As part of this year’s YouTube Music Awards, Spike Jonze directed a real-time video for Arcade Fire's "Afterlife," and you starred in it. How did that come about?
That was the most surprising and joyful thing I’ve ever done. I loved doing it. Spike Jonze had seen Frances Ha and liked it, and asked if I was interested in doing it. Jenny Butler, who’s married to the Arcade Fire’s Will Butler, choreographed it. But a lot of the dance was improvised. Spike would videotape it and watch it back, noticing what moves he liked and didn’t like. That was what was shaped into the dance. We worked with movement that was native to me, and we made it so that it could be shaped and taught to children.
What is your career plan for 2014?
Noah and I wrote a script together, which we shot and are finishing right now. I am in a film called Eden with the French film director Mia Hansen-Løve, who is one of my favorite directors and I am incredibly honored. I’m going to be in Barry Levinson’s movie The Humbling, which stars Al Pacino and is based on a Philip Roth novel.
You made your first talk show appearance, on Jimmy Kimmel Live, in 2010. Mainstream success remained elusive for you up to that point, and you told Kimmel, "I was really depressed.
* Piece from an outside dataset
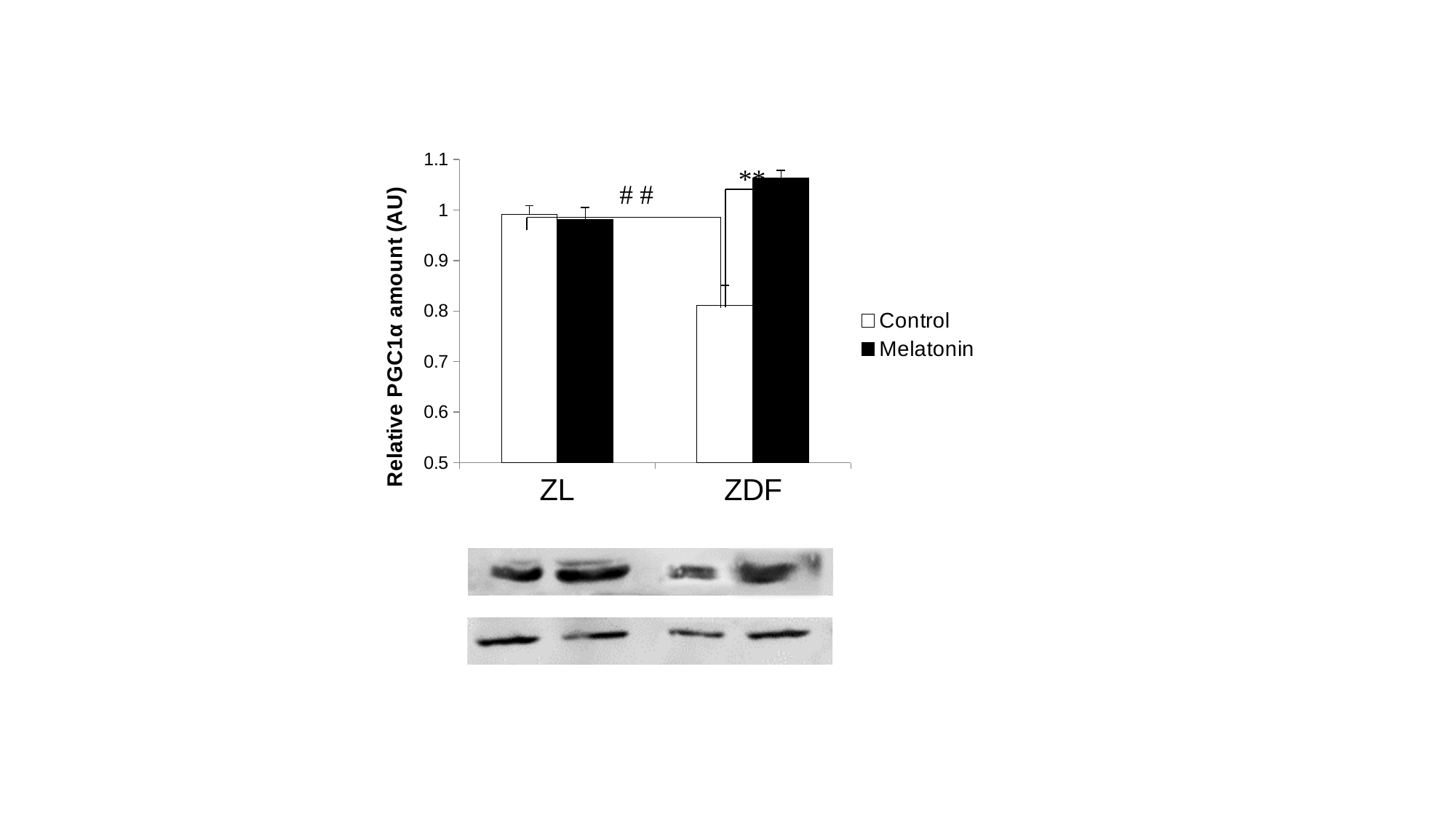
For ZDF, which is larger: the Control value or the Melatonin value? Melatonin How many series does the chart's legend list? 2 What kind of chart is shown on the slide? bar chart What is the label of the y axis of the chart? Relative PGC1α amount (AU) Is the Melatonin value for ZL greater or less than 0.8? greater How many categories are shown on the x axis of the chart? 2 Is the Melatonin value for ZDF greater or less than 1? greater Which bar has the highest value in the chart? ZDF Melatonin Which bar has the lowest value in the chart? ZDF Control Which series are listed in the chart's legend? Control and Melatonin Is the Control value for ZL greater or less than 0.9? greater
I was 25 and thinking, 'this is supposed to be the best time and I'm miserable.’” Are you happier now?
I am happier now. I guess I feel more comfortable with who I am, and I guess that’s something you get as you get older. I don’t think that I’m perfect or that I’ve reached the end of what I’m trying to get to. I spent some of my 20s wishing I were different than I was, whether it was something superficial or something deeper. I stopped wishing that I were different.
Perhaps that’s a small victory, but it’s pretty essential. For me, it’s also got in the way of moving forward and making films and making projects. A degree of self-acceptance has not made me complacent—it has allowed me to work harder.